• **TO DO**:
In the entries that follow, how many lines include "warthog"? Give the number and nothing else.

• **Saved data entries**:
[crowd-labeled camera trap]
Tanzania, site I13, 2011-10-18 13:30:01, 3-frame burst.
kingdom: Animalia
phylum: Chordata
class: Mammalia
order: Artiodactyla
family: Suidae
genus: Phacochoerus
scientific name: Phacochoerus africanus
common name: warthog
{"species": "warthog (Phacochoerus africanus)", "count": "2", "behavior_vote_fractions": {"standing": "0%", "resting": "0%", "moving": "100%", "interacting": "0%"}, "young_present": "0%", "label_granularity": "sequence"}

• **SOLUTION**:
2